Forum Moderators: Robert Charlton & goodroi

Message Too Old, No Replies

Rogue outbound links: how to find them?

Site broken in. I suspect links planted. How to find them?

         

1script

4:10 pm on Aug 29, 2007 (gmt 0)

WebmasterWorld Senior Member 10+ Year Member



Picture a situation: VERY old VERY big site with almost 10 year history of CGI programming, all represented and still in use. Many scripts were (some may still be) susceptible to XSS attacks and a couple of rogue outbound links have been found (by chance) in the past. The site was also broken into a couple times in its history and bad links might have been left behind. The site apparently lost the notorious G Trust despite all the history and links from authority sites and such. PR dropped to zero on the last update. I suspect I was not able to find all bad links.

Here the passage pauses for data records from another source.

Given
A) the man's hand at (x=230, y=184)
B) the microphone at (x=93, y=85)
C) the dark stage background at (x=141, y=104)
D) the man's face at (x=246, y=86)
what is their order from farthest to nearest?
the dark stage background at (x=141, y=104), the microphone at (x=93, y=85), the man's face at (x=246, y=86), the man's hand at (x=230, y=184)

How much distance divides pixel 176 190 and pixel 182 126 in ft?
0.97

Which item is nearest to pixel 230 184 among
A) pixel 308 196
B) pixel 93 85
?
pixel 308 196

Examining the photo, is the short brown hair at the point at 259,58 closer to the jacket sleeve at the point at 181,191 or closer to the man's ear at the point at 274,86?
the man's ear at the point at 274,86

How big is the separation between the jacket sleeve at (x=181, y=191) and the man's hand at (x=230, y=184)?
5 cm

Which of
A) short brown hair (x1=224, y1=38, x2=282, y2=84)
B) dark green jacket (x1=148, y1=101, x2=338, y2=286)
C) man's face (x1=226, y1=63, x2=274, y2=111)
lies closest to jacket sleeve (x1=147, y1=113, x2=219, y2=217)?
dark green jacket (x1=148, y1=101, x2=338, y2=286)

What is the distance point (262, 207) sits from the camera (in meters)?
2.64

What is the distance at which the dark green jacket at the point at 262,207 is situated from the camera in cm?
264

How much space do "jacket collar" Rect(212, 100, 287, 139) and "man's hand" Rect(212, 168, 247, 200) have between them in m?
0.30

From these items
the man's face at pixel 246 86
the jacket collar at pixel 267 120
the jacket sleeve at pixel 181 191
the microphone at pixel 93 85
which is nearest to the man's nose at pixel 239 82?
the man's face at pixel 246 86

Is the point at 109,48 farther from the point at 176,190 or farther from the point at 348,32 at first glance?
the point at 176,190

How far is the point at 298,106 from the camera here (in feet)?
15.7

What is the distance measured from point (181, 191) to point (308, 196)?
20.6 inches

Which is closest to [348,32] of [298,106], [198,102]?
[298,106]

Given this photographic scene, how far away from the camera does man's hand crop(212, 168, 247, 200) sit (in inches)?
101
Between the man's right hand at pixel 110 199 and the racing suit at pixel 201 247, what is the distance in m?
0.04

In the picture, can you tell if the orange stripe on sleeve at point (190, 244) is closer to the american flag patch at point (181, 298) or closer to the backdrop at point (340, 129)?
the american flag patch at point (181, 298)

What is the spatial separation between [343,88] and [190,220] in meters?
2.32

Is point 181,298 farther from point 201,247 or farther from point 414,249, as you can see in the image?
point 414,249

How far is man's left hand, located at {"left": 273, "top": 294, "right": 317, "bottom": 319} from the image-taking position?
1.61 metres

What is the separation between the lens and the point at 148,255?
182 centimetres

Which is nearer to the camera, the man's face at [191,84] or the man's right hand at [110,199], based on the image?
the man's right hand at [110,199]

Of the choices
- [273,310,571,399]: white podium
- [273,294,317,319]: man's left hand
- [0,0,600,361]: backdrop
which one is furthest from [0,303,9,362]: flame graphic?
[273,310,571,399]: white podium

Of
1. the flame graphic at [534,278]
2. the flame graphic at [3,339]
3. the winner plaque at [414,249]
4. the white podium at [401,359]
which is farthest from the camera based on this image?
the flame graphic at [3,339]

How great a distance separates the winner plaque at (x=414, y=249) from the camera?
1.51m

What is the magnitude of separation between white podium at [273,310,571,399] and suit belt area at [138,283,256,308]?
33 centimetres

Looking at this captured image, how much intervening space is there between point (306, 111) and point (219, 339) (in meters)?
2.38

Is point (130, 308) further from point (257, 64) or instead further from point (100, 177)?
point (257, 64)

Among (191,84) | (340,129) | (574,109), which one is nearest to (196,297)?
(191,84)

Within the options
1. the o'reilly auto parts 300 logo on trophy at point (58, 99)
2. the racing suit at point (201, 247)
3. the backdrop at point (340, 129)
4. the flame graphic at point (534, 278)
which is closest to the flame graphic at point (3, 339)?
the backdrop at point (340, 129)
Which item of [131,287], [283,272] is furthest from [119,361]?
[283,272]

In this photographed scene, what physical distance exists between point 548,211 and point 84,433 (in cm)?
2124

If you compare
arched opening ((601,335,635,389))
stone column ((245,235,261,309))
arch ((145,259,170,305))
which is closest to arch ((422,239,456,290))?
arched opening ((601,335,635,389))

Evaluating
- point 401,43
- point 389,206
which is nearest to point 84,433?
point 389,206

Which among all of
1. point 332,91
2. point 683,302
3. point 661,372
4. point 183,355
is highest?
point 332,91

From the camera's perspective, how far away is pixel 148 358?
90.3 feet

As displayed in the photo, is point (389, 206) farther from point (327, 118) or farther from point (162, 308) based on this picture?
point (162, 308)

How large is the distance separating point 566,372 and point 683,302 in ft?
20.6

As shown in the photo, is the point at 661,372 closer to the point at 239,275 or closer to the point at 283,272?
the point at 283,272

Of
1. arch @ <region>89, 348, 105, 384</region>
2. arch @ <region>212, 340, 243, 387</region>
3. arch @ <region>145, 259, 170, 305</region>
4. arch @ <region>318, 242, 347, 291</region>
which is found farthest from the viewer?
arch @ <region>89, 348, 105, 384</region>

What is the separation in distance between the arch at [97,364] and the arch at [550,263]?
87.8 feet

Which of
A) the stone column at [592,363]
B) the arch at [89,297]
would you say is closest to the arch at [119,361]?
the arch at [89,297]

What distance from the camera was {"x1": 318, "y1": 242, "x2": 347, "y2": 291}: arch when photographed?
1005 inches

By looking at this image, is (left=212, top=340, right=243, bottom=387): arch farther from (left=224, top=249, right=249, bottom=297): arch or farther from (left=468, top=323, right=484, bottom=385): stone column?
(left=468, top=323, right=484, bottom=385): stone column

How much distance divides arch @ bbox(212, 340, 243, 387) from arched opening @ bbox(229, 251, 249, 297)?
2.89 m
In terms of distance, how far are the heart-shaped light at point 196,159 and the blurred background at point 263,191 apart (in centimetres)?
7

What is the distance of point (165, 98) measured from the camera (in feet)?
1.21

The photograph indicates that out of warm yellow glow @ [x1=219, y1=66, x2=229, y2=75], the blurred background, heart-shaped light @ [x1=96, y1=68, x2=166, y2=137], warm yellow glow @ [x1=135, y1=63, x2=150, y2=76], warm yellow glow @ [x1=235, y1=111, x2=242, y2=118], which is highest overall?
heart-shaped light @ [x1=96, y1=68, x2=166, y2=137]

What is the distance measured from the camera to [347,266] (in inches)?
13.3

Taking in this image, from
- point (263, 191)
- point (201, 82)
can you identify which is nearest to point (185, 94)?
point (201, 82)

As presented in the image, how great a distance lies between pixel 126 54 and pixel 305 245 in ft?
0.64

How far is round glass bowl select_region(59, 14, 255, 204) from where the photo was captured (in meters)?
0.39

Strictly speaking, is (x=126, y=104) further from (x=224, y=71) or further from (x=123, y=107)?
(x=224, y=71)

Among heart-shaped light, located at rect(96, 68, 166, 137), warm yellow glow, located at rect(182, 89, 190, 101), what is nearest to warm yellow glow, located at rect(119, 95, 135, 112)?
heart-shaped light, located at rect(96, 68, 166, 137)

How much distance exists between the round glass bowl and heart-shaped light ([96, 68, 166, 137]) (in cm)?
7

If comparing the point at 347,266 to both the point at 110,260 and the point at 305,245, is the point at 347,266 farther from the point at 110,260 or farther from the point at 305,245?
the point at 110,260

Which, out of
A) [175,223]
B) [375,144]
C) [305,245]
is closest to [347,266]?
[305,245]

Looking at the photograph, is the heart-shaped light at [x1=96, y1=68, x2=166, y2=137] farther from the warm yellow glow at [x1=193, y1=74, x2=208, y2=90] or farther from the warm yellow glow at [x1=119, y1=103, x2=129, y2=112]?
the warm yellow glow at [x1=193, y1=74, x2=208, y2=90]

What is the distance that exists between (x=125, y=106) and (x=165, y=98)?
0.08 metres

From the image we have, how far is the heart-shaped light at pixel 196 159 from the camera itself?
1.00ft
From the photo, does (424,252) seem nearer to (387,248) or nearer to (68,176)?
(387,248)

What would be the best way to search for those bad outbound links on your site?

tedster

5:37 pm on Aug 29, 2007 (gmt 0)

WebmasterWorld Senior Member 10+ Year Member



You can use MSN's Live Search to build a list of outbound links from your domain - they support a LinkFromDomain:example.com operator.

Then you would evaluate them one by one to find bad neighborhoods. Only a hand check of the unbroken outbound links will do this, because you've got to evaluate the quality of the neighborhood you are linking out to.

TheSeoDude

5:46 pm on Aug 29, 2007 (gmt 0)



Is your site dynamic? PHP? If so you could check links easy by using output buffering and parsing it for links.

For easier approach:
If not verify your databases (table by table, field by field) with regexp and extract all links.
Or just write a script and parse all static html files from disk for links.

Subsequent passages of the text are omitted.